[What you will do] Return, word for word, only the lines from the one containing "kingdom: Animalia" through the last line of the entries.
##### Data supplied
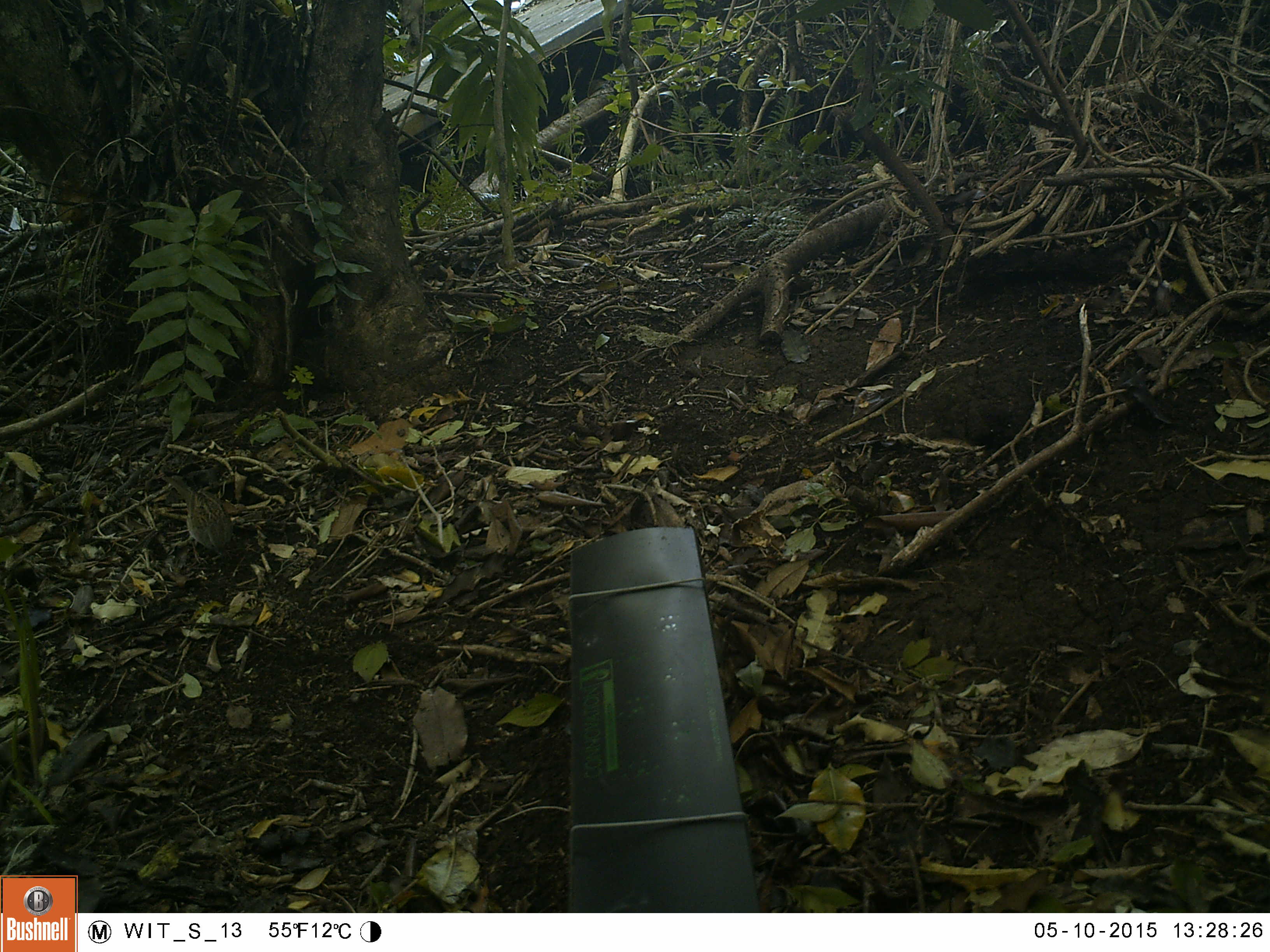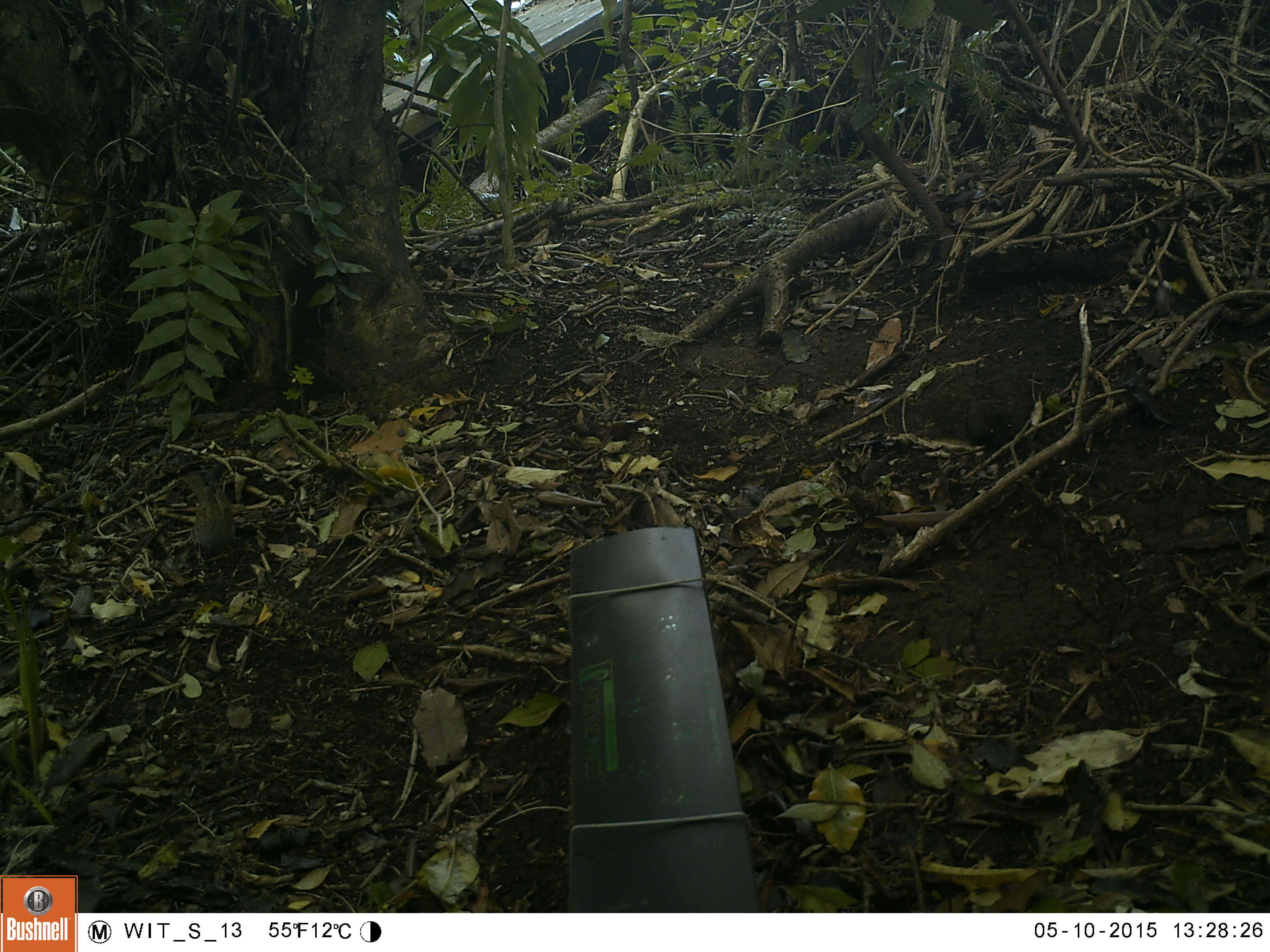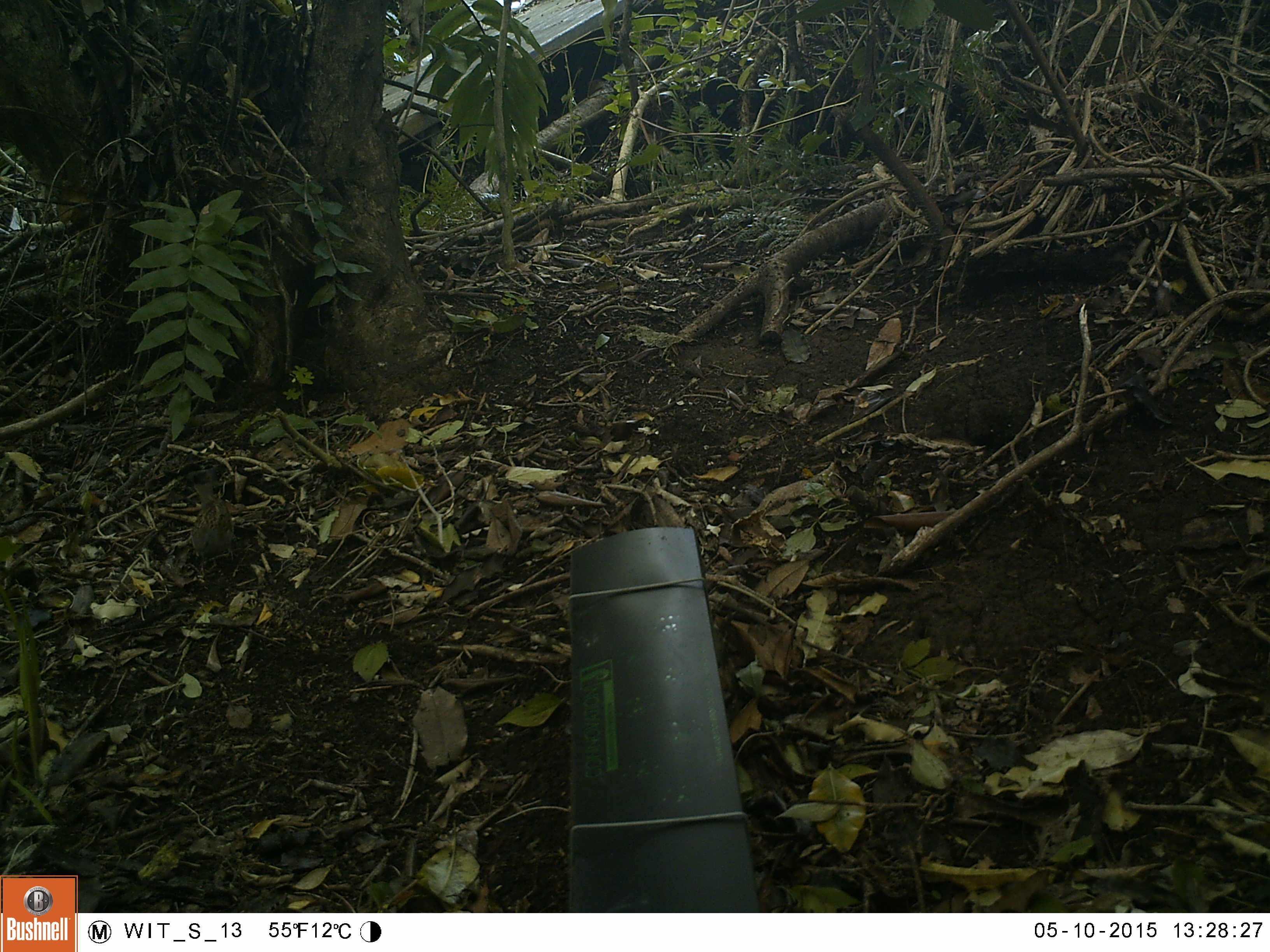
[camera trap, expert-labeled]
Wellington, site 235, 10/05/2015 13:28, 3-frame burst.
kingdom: Animalia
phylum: Chordata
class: Aves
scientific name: Aves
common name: bird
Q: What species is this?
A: Bird (Aves).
##########
[Result of this task]
kingdom: Animalia
phylum: Chordata
class: Aves
scientific name: Aves
common name: bird
Q: What species is this?
A: Bird (Aves).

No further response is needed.